■ Study questions ■
1 – In the food waste article, on what date did the National Assembly pass the French food waste law?
2 – Return the stretch of the food waste article from "The story of the" through "and the homeless.", copied word for word.

■ Source text ■
=== Section Start ===

Food waste: Why we had to make supermarkets give it away

Since I was elected in the city of Courbevoie in March 2014, I have been involved, like thousands of other elected officials, in the service of others. When you assume political responsibility, you become invested in rights and obligations. My election mandate allows me to derive no benefit or advantage; I always thought that politics was not a profession but an investment.

Following my election, and with the help of many friends, I quickly began trying to obtain a law prohibiting supermarkets from throwing away their unsold supplies, instead giving them to an association of their choice.

It was not simple. But this is not the forum to display my feelings or talk about the pressure I received. The only thing that matters is that the poor will soon be able to eat more easily.

So, after many adventures, the French food waste law has finally passed, and with rare unanimity – on 9 December 2015 in the National Assembly, and last week in the Senate. It was a unanimous yes from parliament.

I want to thank all parliamentarians of the left, right and centre, including Frédéric Lefebvre, Jean-Pierre Decool, Jean-Christophe Lagarde, Alexis Bachelay, Guillaume Garot, Alain Fouché, Nathalie Goulet, Xavier Bertrand, Angelique Delahaye, Joel Guerriau, Chantal Jouanno, Roger Karoutchi, Jacques Kossowski, Thierry Solere, Valerie Pécresse, David Lisnard, Bruno Retailleau ... the Republic is proud to have elected representatives who work together for the common good.

The story of the French food waste law

The story of this law started in December 2014 and January 2015 in Courbevoie. With friends and volunteers from my town, for three nights every week, we would collect unsold supermarket food from Carrefour Market Charras in Courbevoie, to distribute to needy people, especially the middle class and the homeless.

Following this experience, and with the help of my friend Mathieu Kassovitz, who is knowledgeable of this issue, we decided to start a petition on to obtain a law requiring all supermarkets to distribute their unsold food. Our French petition has been signed by over 211,000 people! Indeed, the petition has received more signatures than any other online petition about ‘ecology/agriculture’ in France.

Our ultimate goal is to see the law instituted in Europe and worldwide. Thus, backed by the French Red Cross and Action against Hunger, our second petition turned attention to Europe. The number of signatures now exceeds 755,000, and we are aiming to reach a million signatures.

Why a law?

In France today, we have:

* On the one hand, a middle class with increasing economic problems. Indeed, from the 10th of each month, millions of French struggle for money after paying their rent and expenses. In addition, there are more and more homeless on our streets.

* On the other side, every supermarket throws away more than 50 kilogrammes of food every day. This is unthinkable with the current economic crisis!

=== Section End ===

■ Extracted information ■
=== Section Start ===

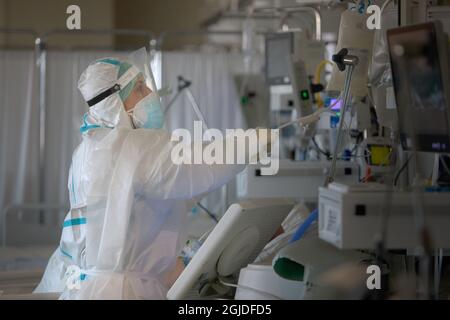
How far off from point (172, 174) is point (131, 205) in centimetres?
19

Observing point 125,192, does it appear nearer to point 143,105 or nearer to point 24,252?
point 143,105

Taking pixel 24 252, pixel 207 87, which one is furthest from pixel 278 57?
pixel 24 252

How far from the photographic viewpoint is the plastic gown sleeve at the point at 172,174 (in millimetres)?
2893

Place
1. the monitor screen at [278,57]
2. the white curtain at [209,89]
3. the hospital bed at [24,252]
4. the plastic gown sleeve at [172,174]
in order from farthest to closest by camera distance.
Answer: the white curtain at [209,89] → the monitor screen at [278,57] → the hospital bed at [24,252] → the plastic gown sleeve at [172,174]

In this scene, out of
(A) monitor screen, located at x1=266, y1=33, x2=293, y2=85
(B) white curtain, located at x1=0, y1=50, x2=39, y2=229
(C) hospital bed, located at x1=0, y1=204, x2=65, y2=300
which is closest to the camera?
(C) hospital bed, located at x1=0, y1=204, x2=65, y2=300

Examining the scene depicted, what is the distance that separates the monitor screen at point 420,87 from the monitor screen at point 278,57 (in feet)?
9.55

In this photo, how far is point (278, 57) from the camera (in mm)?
5711

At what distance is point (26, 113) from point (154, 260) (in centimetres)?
395

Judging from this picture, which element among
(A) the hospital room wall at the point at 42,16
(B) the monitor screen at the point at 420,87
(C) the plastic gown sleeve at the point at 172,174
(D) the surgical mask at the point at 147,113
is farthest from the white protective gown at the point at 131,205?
(A) the hospital room wall at the point at 42,16

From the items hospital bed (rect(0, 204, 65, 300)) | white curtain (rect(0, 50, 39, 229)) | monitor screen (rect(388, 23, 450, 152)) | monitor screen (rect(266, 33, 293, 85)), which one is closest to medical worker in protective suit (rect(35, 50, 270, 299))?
hospital bed (rect(0, 204, 65, 300))

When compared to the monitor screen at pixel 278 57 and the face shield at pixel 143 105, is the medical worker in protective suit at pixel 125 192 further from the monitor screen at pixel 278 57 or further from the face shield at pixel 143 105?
the monitor screen at pixel 278 57

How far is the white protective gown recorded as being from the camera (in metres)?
2.91

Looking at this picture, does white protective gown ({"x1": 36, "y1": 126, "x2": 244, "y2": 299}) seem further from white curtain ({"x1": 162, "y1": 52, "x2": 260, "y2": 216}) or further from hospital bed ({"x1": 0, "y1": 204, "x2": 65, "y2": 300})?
white curtain ({"x1": 162, "y1": 52, "x2": 260, "y2": 216})
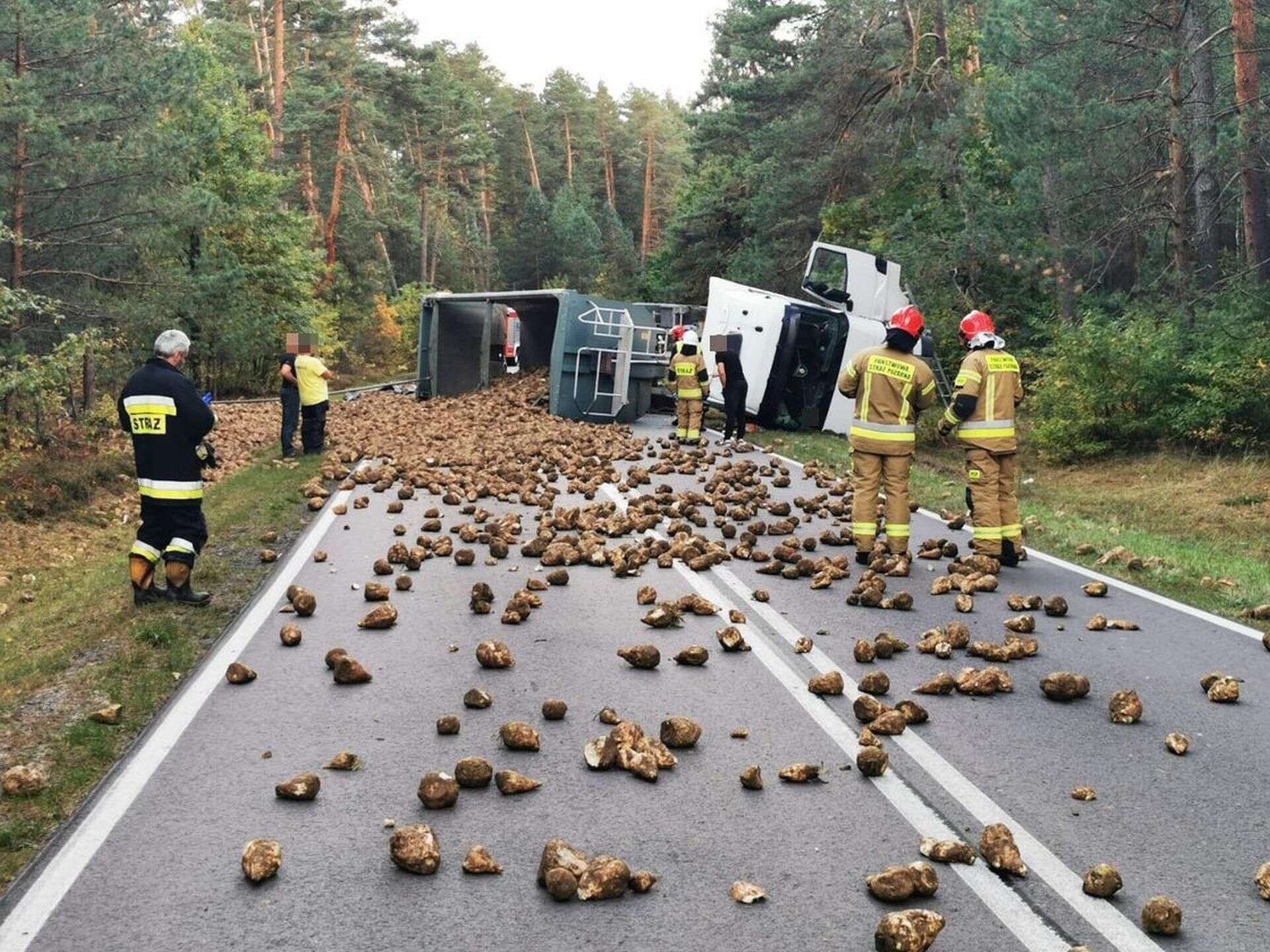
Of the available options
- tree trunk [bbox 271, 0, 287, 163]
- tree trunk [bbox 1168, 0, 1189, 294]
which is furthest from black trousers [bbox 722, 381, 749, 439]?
tree trunk [bbox 271, 0, 287, 163]

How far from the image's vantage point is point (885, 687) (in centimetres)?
597

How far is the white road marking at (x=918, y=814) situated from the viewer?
360 cm

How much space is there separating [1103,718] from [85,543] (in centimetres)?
1141

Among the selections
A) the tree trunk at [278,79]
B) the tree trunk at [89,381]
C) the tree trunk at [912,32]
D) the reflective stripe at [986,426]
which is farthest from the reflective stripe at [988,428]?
the tree trunk at [278,79]

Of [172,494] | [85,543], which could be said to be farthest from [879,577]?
[85,543]

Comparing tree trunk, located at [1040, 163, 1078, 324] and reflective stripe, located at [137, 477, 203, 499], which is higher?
tree trunk, located at [1040, 163, 1078, 324]

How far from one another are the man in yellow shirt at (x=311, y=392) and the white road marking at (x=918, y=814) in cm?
1105

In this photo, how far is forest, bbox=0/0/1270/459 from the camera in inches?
666

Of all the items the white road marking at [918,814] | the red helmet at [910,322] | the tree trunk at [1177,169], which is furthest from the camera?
the tree trunk at [1177,169]

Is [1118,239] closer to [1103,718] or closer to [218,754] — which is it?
[1103,718]

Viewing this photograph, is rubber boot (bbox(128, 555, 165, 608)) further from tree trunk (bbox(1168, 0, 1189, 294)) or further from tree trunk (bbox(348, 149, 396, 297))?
tree trunk (bbox(348, 149, 396, 297))

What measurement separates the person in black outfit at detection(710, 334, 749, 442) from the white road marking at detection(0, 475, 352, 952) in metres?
11.9

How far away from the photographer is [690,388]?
19.0 meters

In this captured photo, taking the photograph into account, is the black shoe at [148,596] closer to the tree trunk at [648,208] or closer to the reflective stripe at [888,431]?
the reflective stripe at [888,431]
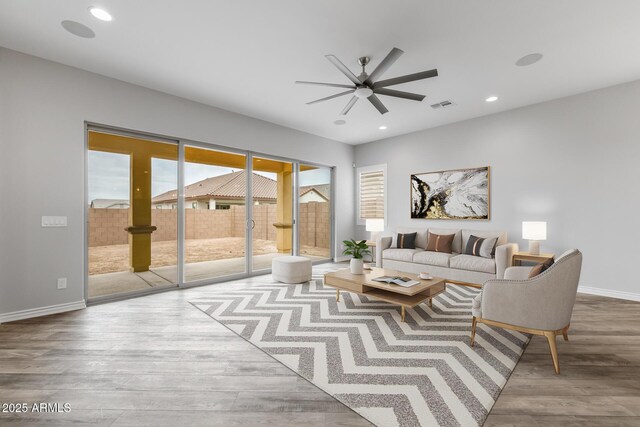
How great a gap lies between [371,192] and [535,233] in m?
3.47

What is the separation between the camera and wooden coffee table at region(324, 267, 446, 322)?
3051 mm

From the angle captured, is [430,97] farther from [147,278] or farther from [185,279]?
[147,278]

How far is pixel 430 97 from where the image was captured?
14.1ft

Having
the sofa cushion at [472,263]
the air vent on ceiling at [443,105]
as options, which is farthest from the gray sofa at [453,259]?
the air vent on ceiling at [443,105]

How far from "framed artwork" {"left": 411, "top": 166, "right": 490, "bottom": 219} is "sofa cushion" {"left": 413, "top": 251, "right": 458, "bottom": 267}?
102 cm

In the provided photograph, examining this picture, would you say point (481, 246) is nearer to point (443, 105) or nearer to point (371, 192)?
point (443, 105)

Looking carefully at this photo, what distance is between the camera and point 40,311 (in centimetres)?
324

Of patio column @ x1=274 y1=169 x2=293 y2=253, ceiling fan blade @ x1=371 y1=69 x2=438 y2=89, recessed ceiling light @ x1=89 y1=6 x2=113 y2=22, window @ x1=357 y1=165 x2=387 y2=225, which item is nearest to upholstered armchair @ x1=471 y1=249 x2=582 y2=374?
ceiling fan blade @ x1=371 y1=69 x2=438 y2=89

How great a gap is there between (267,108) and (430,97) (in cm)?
264

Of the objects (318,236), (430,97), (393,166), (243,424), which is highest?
(430,97)

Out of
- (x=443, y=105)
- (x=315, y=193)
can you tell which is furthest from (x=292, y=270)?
(x=443, y=105)

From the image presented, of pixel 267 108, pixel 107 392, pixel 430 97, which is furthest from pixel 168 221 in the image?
pixel 430 97

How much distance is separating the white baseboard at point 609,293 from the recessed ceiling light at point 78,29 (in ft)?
23.1

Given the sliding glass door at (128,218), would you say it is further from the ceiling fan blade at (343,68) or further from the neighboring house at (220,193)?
the ceiling fan blade at (343,68)
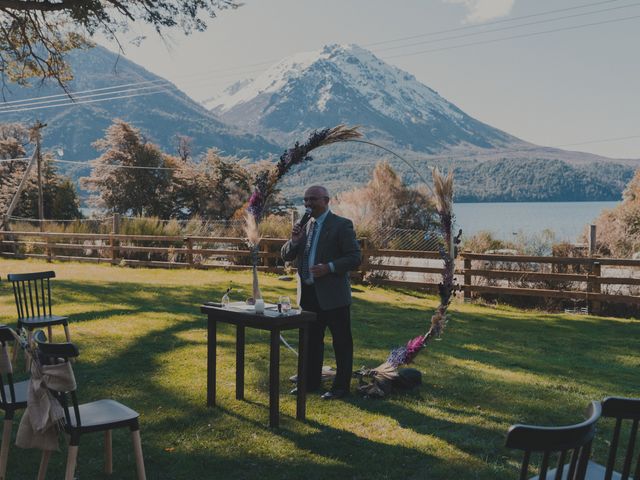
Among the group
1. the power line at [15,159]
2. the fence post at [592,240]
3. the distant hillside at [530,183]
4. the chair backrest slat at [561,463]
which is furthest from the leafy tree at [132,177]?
the distant hillside at [530,183]

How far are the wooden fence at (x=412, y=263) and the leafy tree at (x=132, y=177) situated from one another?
14.0m

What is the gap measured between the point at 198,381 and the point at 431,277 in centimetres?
963

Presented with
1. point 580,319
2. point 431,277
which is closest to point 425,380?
point 580,319

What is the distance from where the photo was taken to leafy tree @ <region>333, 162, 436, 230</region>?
25.0 metres

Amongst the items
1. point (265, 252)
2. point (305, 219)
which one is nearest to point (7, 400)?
point (305, 219)

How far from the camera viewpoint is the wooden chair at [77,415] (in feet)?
10.8

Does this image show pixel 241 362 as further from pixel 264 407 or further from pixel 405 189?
pixel 405 189

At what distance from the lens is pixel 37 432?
11.4 feet

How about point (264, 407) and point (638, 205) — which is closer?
point (264, 407)

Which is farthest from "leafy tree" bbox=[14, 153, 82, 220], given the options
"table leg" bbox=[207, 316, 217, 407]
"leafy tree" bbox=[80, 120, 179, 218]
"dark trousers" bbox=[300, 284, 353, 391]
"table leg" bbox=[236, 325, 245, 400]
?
"dark trousers" bbox=[300, 284, 353, 391]

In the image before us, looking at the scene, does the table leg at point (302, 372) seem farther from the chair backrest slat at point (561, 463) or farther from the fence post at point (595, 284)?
the fence post at point (595, 284)

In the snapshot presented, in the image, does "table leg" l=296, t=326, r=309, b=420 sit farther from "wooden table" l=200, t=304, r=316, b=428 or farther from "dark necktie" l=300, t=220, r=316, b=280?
"dark necktie" l=300, t=220, r=316, b=280

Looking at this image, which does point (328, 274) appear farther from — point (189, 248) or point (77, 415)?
point (189, 248)

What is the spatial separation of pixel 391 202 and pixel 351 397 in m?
19.6
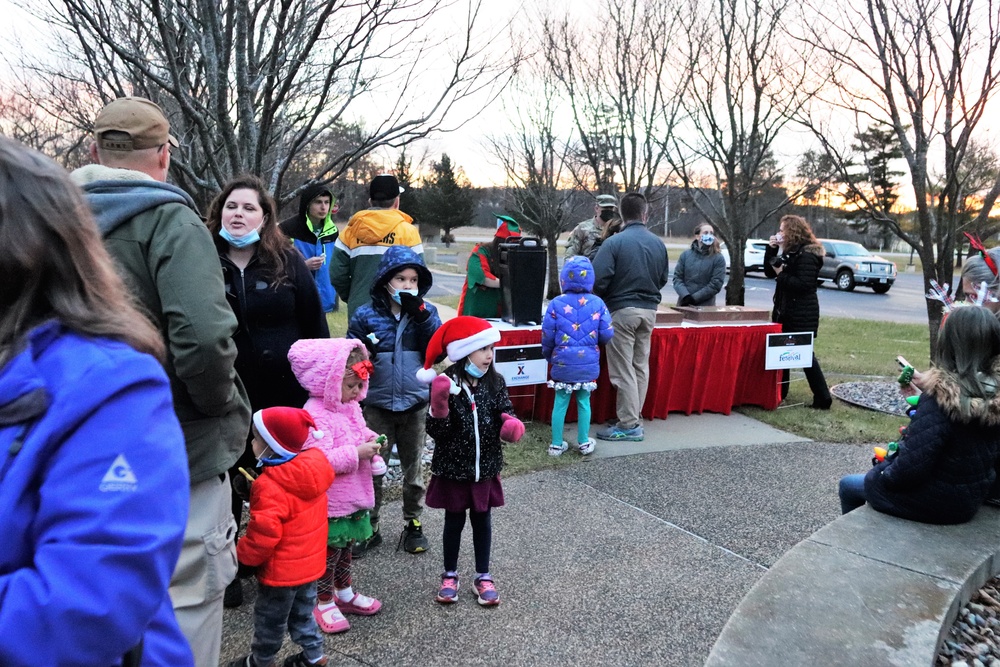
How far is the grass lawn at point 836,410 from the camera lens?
5.81 m

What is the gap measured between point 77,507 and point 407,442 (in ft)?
10.3

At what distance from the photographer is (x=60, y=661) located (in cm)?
99

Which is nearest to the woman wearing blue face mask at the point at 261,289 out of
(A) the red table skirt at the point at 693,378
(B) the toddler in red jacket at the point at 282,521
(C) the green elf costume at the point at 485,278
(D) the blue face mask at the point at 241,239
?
(D) the blue face mask at the point at 241,239

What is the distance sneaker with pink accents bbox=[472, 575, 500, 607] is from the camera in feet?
11.3

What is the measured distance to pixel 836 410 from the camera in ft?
24.6

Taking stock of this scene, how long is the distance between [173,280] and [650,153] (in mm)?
12020

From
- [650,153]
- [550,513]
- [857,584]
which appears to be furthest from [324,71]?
[650,153]

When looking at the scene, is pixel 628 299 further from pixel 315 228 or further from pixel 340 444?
pixel 340 444

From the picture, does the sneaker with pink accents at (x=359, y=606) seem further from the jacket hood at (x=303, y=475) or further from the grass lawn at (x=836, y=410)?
the grass lawn at (x=836, y=410)

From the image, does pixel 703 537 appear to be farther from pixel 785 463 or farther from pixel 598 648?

=== Section End ===

■ List of answers ■
1 – 9 December 2015

2 –
The story of the French food waste law

The story of this law started in December 2014 and January 2015 in Courbevoie. With friends and volunteers from my town, for three nights every week, we would collect unsold supermarket food from Carrefour Market Charras in Courbevoie, to distribute to needy people, especially the middle class and the homeless.